++++ Document extract ++++

AgentSkillsCN

tag-coverage-analysis

评估云资源标签的质量与覆盖率,识别未打标或标签欠佳的资源,计算标签覆盖百分比,进而提升成本分摊的准确性,为 Showback 和 Chargeback 提供更可靠的数据支持

SKILL.md
--- frontmatter
name: tag-coverage-analysis
description: Evaluates cloud resource tagging quality and coverage to identify untagged or poorly tagged resources, calculate tag coverage percentages, and improve cost allocation accuracy for showback and chargeback
author: CloudZero <support@cloudzero.com>
version: 1.0.0
license: Apache-2.0

Tag Coverage Analysis

Purpose

This skill evaluates the quality and completeness of cloud resource tagging to improve cost allocation, enable accurate showback/chargeback, and ensure governance compliance.

When to Use

  • "What's our tag coverage?"
  • "How many resources are untagged?"
  • "Show me untagged costs"
  • "Analyze our tagging quality"
  • "Which accounts have poor tagging?"
  • Setting up showback/chargeback
  • Improving cost allocation
  • Governance and compliance reviews
  • Identifying unattributed costs
  • Keywords: tag, tagging, untagged, coverage, attribution, showback, chargeback, governance

Prerequisites

This skill builds on the understand-cloudzero-organization skill.

Before applying this procedure:

  • If you haven't already in this session, load the understand-cloudzero-organization skill and follow its instructions
  • Reference the cached organization context (don't reload unnecessarily)

How This Skill Works

Step 1: Discover Available Tags

Identify what tags exist in the organization:

code
get_available_dimensions(filter="Tag")

++++ Excerpted records ++++

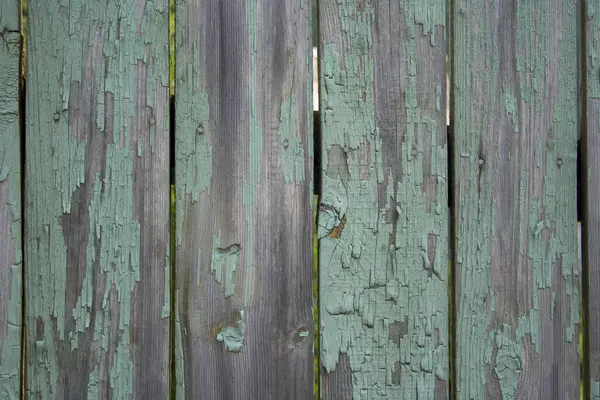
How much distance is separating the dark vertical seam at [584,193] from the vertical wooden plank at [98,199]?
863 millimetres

++++
++++ Excerpted records ++++

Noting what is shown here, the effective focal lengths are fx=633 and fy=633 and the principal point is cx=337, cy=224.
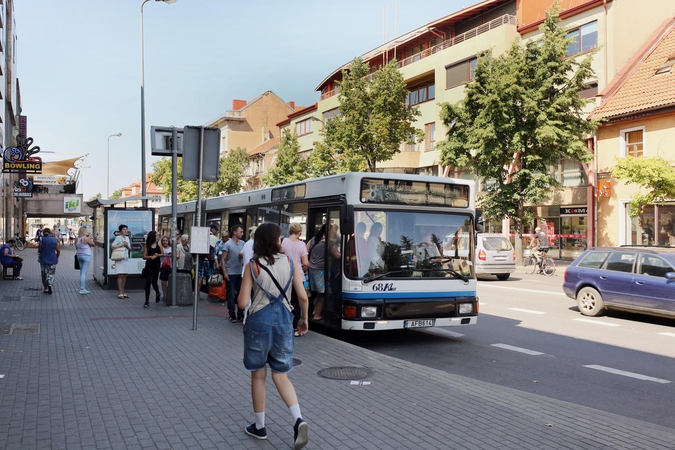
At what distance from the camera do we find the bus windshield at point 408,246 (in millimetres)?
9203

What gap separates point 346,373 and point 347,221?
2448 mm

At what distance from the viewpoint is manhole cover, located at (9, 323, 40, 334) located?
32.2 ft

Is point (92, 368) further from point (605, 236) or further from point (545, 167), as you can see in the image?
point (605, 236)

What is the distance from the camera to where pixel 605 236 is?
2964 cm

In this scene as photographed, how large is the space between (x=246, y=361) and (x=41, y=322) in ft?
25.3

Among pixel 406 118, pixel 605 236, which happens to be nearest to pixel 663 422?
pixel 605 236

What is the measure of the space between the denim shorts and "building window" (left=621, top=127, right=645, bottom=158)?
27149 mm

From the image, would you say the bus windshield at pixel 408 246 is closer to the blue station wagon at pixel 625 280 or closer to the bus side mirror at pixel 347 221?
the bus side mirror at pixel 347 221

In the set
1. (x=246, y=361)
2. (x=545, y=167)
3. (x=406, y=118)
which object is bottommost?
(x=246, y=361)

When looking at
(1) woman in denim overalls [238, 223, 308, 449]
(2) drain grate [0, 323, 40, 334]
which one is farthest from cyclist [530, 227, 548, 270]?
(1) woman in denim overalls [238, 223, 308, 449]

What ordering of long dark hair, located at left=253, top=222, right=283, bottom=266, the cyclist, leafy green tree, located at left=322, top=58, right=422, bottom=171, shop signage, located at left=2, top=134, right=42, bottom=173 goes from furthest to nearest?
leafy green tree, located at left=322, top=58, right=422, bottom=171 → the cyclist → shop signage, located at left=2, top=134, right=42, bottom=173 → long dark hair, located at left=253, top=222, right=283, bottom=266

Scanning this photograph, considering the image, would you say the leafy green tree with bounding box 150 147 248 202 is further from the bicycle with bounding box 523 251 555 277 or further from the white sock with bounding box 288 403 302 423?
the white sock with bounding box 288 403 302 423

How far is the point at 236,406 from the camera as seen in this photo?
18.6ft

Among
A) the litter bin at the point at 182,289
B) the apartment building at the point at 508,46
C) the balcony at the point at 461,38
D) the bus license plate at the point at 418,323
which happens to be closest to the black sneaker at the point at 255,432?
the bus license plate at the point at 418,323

++++
++++ Excerpted records ++++

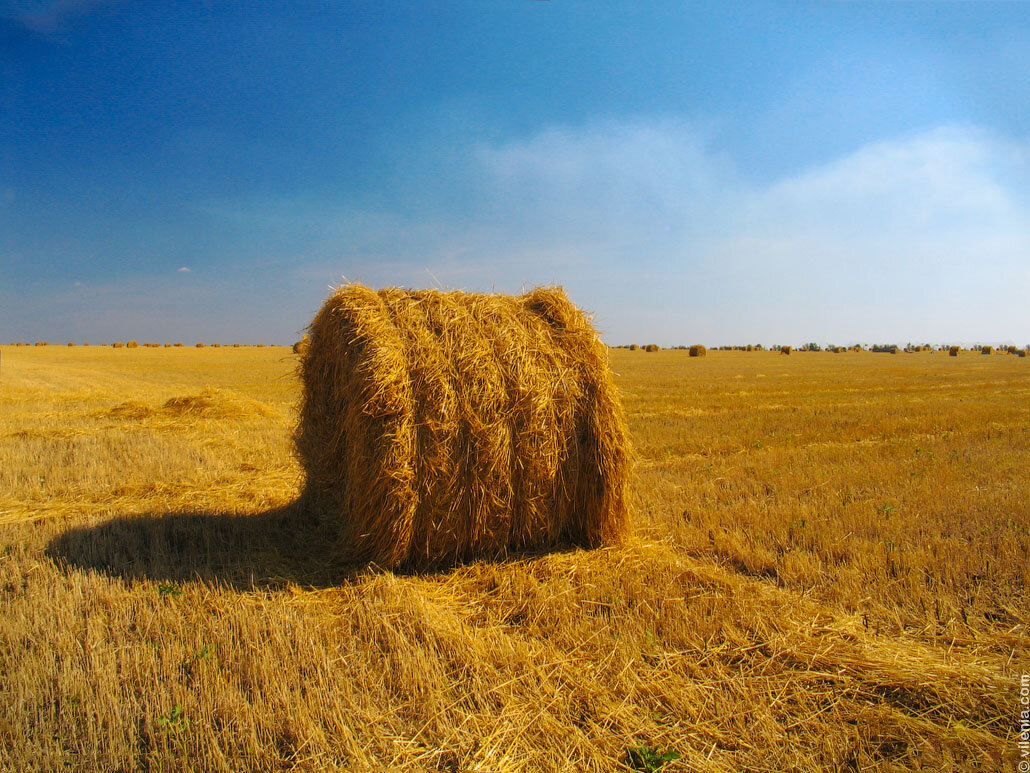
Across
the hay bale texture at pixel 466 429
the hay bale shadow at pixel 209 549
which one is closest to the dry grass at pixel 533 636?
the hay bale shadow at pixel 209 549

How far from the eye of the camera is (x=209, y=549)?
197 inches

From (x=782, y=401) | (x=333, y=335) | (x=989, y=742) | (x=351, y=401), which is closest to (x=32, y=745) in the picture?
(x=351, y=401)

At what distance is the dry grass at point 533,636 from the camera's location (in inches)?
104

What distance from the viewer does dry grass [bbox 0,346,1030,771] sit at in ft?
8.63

++++

# What to produce:
Print the part of the tag coverage page starting with "This skill evaluates" and going on through "ensure governance compliance.". Work only from the tag coverage page and leave the rows out of it.

# Reply:
This skill evaluates the quality and completeness of cloud resource tagging to improve cost allocation, enable accurate showback/chargeback, and ensure governance compliance.